Some comments on TMRCA. 1.In doing TMRCA analysis, you converge to a haplotype, who had that haplotype is the question. I believe new lineages may occur whenever a mutation occurs (read that tree line), but the common characteristic of every person in the oldest tree is that they all possess that same first mutation. Clan Gregor is a good example; all "genetic" MacGregors have a 10 at 385a, which is the original mutation. Other mutations occur as the number of descendants grow but they all have that same mutation.
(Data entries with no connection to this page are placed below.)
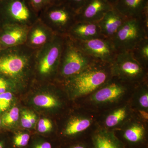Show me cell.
<instances>
[{
  "label": "cell",
  "instance_id": "5b68a950",
  "mask_svg": "<svg viewBox=\"0 0 148 148\" xmlns=\"http://www.w3.org/2000/svg\"><path fill=\"white\" fill-rule=\"evenodd\" d=\"M38 18L29 0H0V25L30 27Z\"/></svg>",
  "mask_w": 148,
  "mask_h": 148
},
{
  "label": "cell",
  "instance_id": "e575fe53",
  "mask_svg": "<svg viewBox=\"0 0 148 148\" xmlns=\"http://www.w3.org/2000/svg\"><path fill=\"white\" fill-rule=\"evenodd\" d=\"M109 3L113 7H114V6L116 4L117 2L118 1V0H107Z\"/></svg>",
  "mask_w": 148,
  "mask_h": 148
},
{
  "label": "cell",
  "instance_id": "cb8c5ba5",
  "mask_svg": "<svg viewBox=\"0 0 148 148\" xmlns=\"http://www.w3.org/2000/svg\"><path fill=\"white\" fill-rule=\"evenodd\" d=\"M11 92H5L0 94V111L4 112L9 108L12 100Z\"/></svg>",
  "mask_w": 148,
  "mask_h": 148
},
{
  "label": "cell",
  "instance_id": "f546056e",
  "mask_svg": "<svg viewBox=\"0 0 148 148\" xmlns=\"http://www.w3.org/2000/svg\"><path fill=\"white\" fill-rule=\"evenodd\" d=\"M21 117V125L25 128H30L33 126L30 122L28 116L27 111H24L22 113Z\"/></svg>",
  "mask_w": 148,
  "mask_h": 148
},
{
  "label": "cell",
  "instance_id": "1f68e13d",
  "mask_svg": "<svg viewBox=\"0 0 148 148\" xmlns=\"http://www.w3.org/2000/svg\"><path fill=\"white\" fill-rule=\"evenodd\" d=\"M27 112H28V116H29L30 122L32 124L34 125L36 123V115L32 112H29V111H27Z\"/></svg>",
  "mask_w": 148,
  "mask_h": 148
},
{
  "label": "cell",
  "instance_id": "5bb4252c",
  "mask_svg": "<svg viewBox=\"0 0 148 148\" xmlns=\"http://www.w3.org/2000/svg\"><path fill=\"white\" fill-rule=\"evenodd\" d=\"M67 35L73 39L79 41L104 37L98 22L88 21H76Z\"/></svg>",
  "mask_w": 148,
  "mask_h": 148
},
{
  "label": "cell",
  "instance_id": "7a4b0ae2",
  "mask_svg": "<svg viewBox=\"0 0 148 148\" xmlns=\"http://www.w3.org/2000/svg\"><path fill=\"white\" fill-rule=\"evenodd\" d=\"M112 77L111 64L96 61L79 73L66 79L76 96L89 94Z\"/></svg>",
  "mask_w": 148,
  "mask_h": 148
},
{
  "label": "cell",
  "instance_id": "9a60e30c",
  "mask_svg": "<svg viewBox=\"0 0 148 148\" xmlns=\"http://www.w3.org/2000/svg\"><path fill=\"white\" fill-rule=\"evenodd\" d=\"M127 19L113 8L98 22L102 36L112 40Z\"/></svg>",
  "mask_w": 148,
  "mask_h": 148
},
{
  "label": "cell",
  "instance_id": "52a82bcc",
  "mask_svg": "<svg viewBox=\"0 0 148 148\" xmlns=\"http://www.w3.org/2000/svg\"><path fill=\"white\" fill-rule=\"evenodd\" d=\"M64 36L55 35L48 43L36 51L34 67L39 76H50L58 70Z\"/></svg>",
  "mask_w": 148,
  "mask_h": 148
},
{
  "label": "cell",
  "instance_id": "30bf717a",
  "mask_svg": "<svg viewBox=\"0 0 148 148\" xmlns=\"http://www.w3.org/2000/svg\"><path fill=\"white\" fill-rule=\"evenodd\" d=\"M29 28L16 24L0 25V49L25 44Z\"/></svg>",
  "mask_w": 148,
  "mask_h": 148
},
{
  "label": "cell",
  "instance_id": "ac0fdd59",
  "mask_svg": "<svg viewBox=\"0 0 148 148\" xmlns=\"http://www.w3.org/2000/svg\"><path fill=\"white\" fill-rule=\"evenodd\" d=\"M90 119L85 118L77 117L69 122L65 130L67 135H75L87 129L91 124Z\"/></svg>",
  "mask_w": 148,
  "mask_h": 148
},
{
  "label": "cell",
  "instance_id": "3957f363",
  "mask_svg": "<svg viewBox=\"0 0 148 148\" xmlns=\"http://www.w3.org/2000/svg\"><path fill=\"white\" fill-rule=\"evenodd\" d=\"M80 48L74 40L64 36L63 49L58 70L65 79L79 73L96 61Z\"/></svg>",
  "mask_w": 148,
  "mask_h": 148
},
{
  "label": "cell",
  "instance_id": "f35d334b",
  "mask_svg": "<svg viewBox=\"0 0 148 148\" xmlns=\"http://www.w3.org/2000/svg\"><path fill=\"white\" fill-rule=\"evenodd\" d=\"M1 119H0V125H1Z\"/></svg>",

Surprisingly, based on analysis, the current clan chieftain has the same haplotype the Patriarch had!!! Now another example, the Kerchner family. Charles claims Frederick is the TMRCA for his family. When I do a TMRCA analysis I converge to his father Adam, the math is saying to me that Adam had the mutation, had one son who had the mutation and then Frederick had three sons and the line became a tree. We may be saying the same thing, but I claim that convergence is to a haplotype and the first person who had that mutation??

McG said...

I have been studying the relationship between the Chambers mutation rates and the ZUL derived rates I use. One observation is that in most R1b data sets I have observed the number of mutations at 426 and 388 are similar and my rates for the two are within about 10%. Chandler has a 3:1 ratio for 388 over 426. The only way I can make sense of that is that, as he says, he used multiple Hg's, including I. As you have admitted 388 varies across haplogroups. My point is , I have never read an in depth analysis of Chambers technique for extracting data. How did he exclude father/son samples and cousins samples which will increase rates??? So my basic question is: how accurate are Chambers germline rates. As you know ZUL's approach has been subjected to much scrutiny.